*** Working data ***

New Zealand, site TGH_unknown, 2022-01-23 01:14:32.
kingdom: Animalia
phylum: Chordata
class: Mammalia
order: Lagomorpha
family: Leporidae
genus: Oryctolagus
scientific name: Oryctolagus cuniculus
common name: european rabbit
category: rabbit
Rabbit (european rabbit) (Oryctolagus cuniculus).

*** End of Working data ***
*** Working data ***

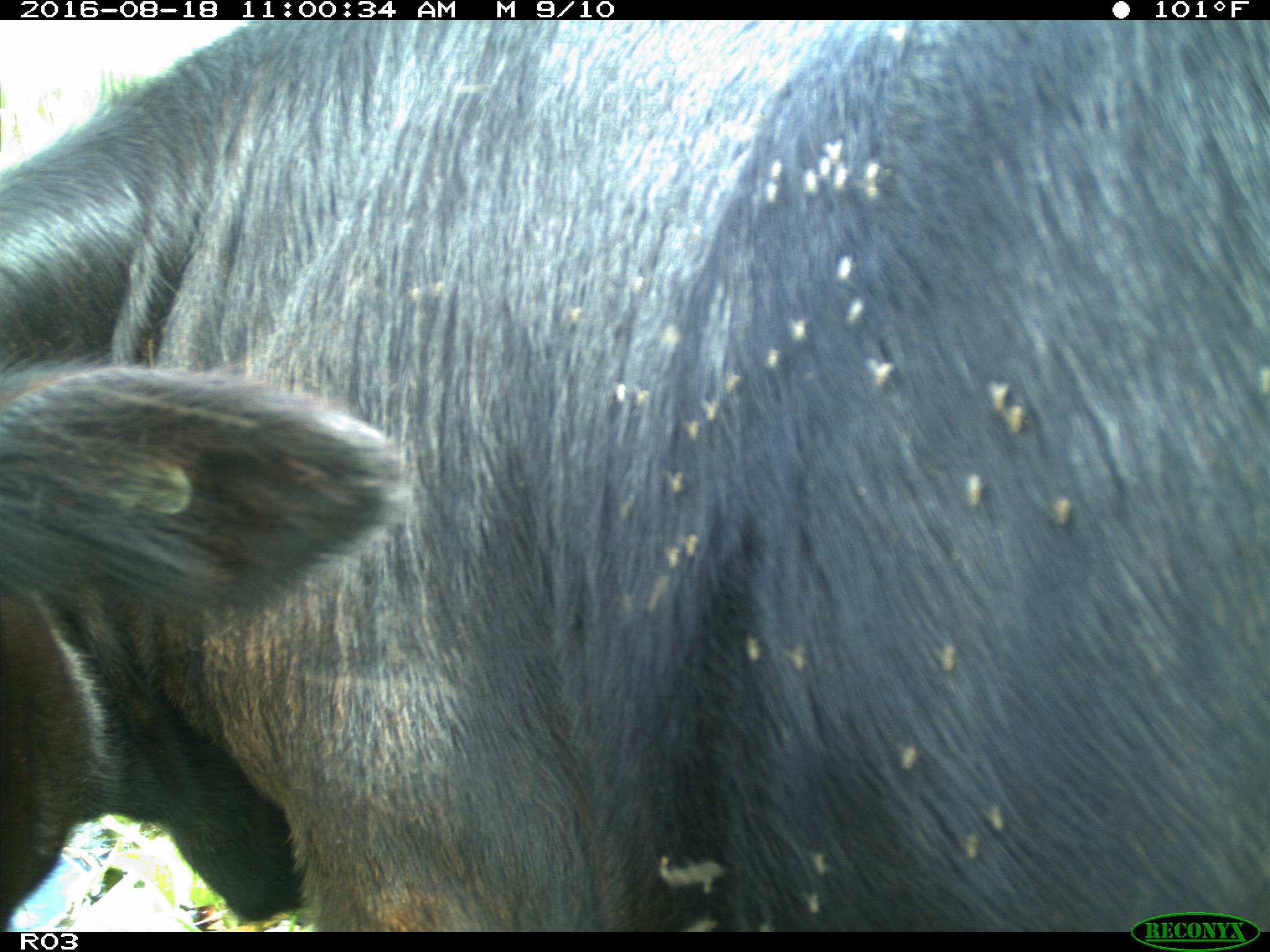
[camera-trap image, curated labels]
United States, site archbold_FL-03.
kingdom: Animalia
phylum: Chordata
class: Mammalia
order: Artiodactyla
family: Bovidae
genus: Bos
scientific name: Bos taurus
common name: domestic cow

*** End of Working data ***

Return the lines of the records that include the string "site".

**Task output**.
New Zealand, site TGH_unknown, 2022-01-23 01:14:32.
United States, site archbold_FL-03.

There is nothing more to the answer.